Another set of circumstances that has been associated with the creation of confabulated memories is the investigating process itself, particularly the methods of interviewing used by, for example, the police. Such issues as interviewer expectations, specific types of questions (particularly leading questions), summaries that confirm interviewer expectations and omit or deny contrary information provided by witnesses, etc. are all things that have the potential to pollute memory.

I am not suggesting by the above that interviewers would necessarily intend to distort accurate recall; in fact, it may be the very intention to elicit accurate recall that sometimes creates the circumstances for confabulation. A lay person considering such interviews would not necessarily be able to point to specific interactions that have the potential to create confabulation: this requires an expert analysis.


In light of the fact that Model X has suffered from depression in adulthood and given the interventions by the police, who swooped down on Model X with a fury to “get” Graham Ovenden, it is clear that Model X’s testimony consisted not of accurate memories, but confabulations.

One can also sense just how deeply Model X was manipulated by the police.

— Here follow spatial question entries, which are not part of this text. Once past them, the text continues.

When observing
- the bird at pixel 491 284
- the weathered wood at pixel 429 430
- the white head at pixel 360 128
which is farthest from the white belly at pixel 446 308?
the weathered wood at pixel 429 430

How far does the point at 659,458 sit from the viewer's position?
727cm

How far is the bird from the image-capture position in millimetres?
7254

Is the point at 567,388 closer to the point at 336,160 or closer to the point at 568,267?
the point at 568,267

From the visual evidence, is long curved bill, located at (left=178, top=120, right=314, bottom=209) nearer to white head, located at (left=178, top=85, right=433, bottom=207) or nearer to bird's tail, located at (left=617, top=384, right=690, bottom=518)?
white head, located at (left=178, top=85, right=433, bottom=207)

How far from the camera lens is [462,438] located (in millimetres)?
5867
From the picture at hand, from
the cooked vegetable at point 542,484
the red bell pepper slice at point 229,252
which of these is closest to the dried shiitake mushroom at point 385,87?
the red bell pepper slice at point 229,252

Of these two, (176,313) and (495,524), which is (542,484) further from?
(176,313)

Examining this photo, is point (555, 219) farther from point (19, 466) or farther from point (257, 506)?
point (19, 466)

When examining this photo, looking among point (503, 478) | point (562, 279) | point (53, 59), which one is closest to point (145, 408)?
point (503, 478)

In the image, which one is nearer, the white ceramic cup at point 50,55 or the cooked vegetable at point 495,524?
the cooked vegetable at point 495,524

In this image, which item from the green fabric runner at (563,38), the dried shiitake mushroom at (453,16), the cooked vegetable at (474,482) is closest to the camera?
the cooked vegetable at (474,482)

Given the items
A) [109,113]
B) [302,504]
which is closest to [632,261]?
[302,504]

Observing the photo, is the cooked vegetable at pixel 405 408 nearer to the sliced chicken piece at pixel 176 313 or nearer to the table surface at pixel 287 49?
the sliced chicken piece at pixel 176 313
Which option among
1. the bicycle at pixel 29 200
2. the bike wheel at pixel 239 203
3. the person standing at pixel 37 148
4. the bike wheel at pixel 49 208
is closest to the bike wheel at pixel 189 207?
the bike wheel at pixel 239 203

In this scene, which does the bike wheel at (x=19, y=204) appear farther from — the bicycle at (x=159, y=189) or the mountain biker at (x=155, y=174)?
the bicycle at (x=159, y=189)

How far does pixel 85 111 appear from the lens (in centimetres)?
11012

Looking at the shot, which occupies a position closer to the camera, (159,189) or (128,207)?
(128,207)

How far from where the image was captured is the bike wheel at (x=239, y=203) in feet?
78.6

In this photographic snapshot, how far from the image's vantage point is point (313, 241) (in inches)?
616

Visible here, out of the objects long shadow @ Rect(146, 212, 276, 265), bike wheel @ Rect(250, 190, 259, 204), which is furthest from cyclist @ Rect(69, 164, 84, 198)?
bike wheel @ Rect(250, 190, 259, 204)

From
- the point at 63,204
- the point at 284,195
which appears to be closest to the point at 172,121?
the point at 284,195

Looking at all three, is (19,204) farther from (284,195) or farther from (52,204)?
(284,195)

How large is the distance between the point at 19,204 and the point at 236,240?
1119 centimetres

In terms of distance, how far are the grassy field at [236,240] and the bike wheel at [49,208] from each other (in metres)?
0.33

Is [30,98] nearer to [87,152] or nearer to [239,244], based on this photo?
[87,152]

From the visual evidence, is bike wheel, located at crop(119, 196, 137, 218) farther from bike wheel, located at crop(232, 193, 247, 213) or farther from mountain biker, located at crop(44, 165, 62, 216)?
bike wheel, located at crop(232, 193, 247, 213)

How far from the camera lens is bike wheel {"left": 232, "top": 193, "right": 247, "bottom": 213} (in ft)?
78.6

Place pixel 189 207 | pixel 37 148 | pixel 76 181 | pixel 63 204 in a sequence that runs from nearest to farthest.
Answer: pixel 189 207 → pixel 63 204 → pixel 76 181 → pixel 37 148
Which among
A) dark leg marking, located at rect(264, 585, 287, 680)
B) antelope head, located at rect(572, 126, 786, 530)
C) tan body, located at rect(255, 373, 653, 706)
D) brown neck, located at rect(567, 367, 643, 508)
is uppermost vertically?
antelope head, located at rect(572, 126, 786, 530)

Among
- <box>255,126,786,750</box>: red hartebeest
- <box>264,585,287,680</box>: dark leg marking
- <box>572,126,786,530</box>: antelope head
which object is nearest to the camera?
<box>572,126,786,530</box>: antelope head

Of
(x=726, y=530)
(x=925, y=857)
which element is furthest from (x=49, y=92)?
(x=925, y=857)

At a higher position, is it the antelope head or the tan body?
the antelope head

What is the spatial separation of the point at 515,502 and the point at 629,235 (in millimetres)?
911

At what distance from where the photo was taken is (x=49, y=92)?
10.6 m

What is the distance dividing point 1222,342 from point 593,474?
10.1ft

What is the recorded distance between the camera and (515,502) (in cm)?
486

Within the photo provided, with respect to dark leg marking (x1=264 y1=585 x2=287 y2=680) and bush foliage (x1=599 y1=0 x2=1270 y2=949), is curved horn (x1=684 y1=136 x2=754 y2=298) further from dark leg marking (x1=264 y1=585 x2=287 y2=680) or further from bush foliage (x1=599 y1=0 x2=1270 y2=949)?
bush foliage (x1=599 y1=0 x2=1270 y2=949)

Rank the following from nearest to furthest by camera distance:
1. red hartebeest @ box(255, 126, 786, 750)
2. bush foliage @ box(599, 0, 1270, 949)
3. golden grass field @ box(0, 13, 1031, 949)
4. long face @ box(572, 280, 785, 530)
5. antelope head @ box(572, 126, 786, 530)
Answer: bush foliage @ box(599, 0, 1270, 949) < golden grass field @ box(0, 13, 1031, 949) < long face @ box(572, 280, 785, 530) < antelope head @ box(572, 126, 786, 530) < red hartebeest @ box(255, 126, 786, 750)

The Attorney General notes that in her victim impact statement, taken in 2013, Model X said that “giving evidence had been the worst experience of her life” and that “she had struggled with vague feeling [sic] throughout her life that she had been taken advantage of; throughout her life she had felt loneliness and isolation and felt very alone in her relationships.” These claims (quoted here from the Attorney General’s brief, not the victim impact statement), were, like Model X’s testimony, embroidered by the police. Applied to real child abuse, they might be believable, but here they are just tropes.

It’s no wonder that giving evidence was the worst experience of Model X’s life. She had her memory irreparably damaged and then discovered on cross-examination, when she was confronted with the photographic evidence, that something was truly amiss. This is something for which the police should be punished, not something for which Graham Ovenden should be held responsible.


*The title of the drawing is “Justice conducts the choir of innocents in her new anthem” and is reproduced here.

1 comment:

  1. It is clear that Mr. Ovenden is Guilty-Until-Proved-Innocent. None of the charges were proven. The members of the Jury were evidently taken in by the impressions imposed by the Prosecution. The Defence were not able to wipe out those impressions from the minds of the Jury. This does not, on its own, imply certain guilt. It is also clear that none of this case would have come about had Mr. Ovenden not been in possession of a Property and Land worth some considerable money. The deranged Mr. Ovenden Junior has evidently seen the pound signs while the estranged Mrs. Ovenden would not in her heart take sides with her husband; her loyalties divided. Whilst the Prosecution were busy creating ''popular'' (i.e. tabloid news-worthy) smoke screens the Defence were sufficiently distracted from the relevant facts and failed to point to the real problem which brought about this case in the first instance. Hoping that the truth prevails as it should do before the case put by the Prosecution warps everyone's minds. David.